Nederlandstalige Kinderliedjes
Nederlandstalige Kinderliedjes - Daar was eens 'n kind songtekst
Je score:
Daar was eens 'n kind en 'n heel klein kind; en 'n kindje van jonge jaren, 'n kindje dat door die warandekes liep, om wat wild te gaan vergaren. Het had er een boogske al in z'n hand en een pijltje om mee te schieten. Het schoot er de schoonste konijntje mee dood, die in deez' warandekes liepen. En menheer en mevrouw van het bruine kasteel, die lieten het kindje vangen; ze zetten het op ene toren zo hoog en die zat er vol adders en slangen. "Och menheer en mevrouw van het bruine kasteel, wil m'n zoontje toch laten leven. Het heeft er nog zeven gebroeders jonk en teer, wilde ze hebben, ik zal ze-u geven." "Zeven gebroeders jonk en teer, needie willen we niet; want vier daarvan zijn slaper." "De andere zijn er de schoonste van 't land, want ze dragen koningswapen." "Och menheer en mevrouw van het bruine kasteel, wil m'n zoontje toch laten leven.
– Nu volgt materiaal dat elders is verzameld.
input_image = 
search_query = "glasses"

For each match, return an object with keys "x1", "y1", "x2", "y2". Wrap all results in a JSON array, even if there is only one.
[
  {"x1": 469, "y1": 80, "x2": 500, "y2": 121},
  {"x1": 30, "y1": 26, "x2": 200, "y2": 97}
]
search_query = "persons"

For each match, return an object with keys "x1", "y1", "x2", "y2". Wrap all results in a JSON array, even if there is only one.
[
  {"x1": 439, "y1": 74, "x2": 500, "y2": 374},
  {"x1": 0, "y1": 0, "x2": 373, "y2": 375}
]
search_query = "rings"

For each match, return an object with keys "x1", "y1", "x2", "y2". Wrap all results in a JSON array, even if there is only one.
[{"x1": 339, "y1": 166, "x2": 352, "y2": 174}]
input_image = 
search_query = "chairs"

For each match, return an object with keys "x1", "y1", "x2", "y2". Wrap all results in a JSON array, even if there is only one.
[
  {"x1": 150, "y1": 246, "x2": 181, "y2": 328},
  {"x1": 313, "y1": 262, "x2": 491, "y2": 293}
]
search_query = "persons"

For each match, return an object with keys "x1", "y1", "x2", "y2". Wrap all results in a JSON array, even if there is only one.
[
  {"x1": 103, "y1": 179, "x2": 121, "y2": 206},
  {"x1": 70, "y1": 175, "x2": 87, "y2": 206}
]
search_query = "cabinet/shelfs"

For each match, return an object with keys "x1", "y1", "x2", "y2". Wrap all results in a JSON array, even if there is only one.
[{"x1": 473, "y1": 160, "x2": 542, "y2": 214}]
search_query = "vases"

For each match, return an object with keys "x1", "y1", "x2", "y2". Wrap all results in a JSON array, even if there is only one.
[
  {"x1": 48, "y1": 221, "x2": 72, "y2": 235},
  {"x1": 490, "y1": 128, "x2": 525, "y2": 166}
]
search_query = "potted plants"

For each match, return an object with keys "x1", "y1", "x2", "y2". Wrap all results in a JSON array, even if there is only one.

Het heeft er nog zeven gezusters jonk en teer, wilde ze hebben, ik zal ze-u geven." "Zeven gezusters jonk en teer, needie willen we niet; want vier daarvan zijn nonnen." "De andere zijn er de schoonste van 't land en zijn nog blanker dan de zonne." "Och menheer en mevrouw van het bruine kasteel, wil m'n zoontje toch laten leven. Ik heb er nog zeven tonnekes met goud, wilde ze hebben, ik zal ze-u geven." "Zeven tonnekes met goud, needie willen we niet; laat andren die maar erven. Uw zoontje heeft er de dood verdiend en het zal er moeten sterven." Toen het kindje al aan de galleg hing, vroeg het smekend om wat drinken; zo menig druppelkes dat het dronk, zoveel traantje liet het zinken. Er vlogen drie duifkes al over z'n hoofd en het leek of het engeltjes waren; het waren drie engeltjes uit 's-hemels woon, die het kindje z'n zieltje kwamen halen.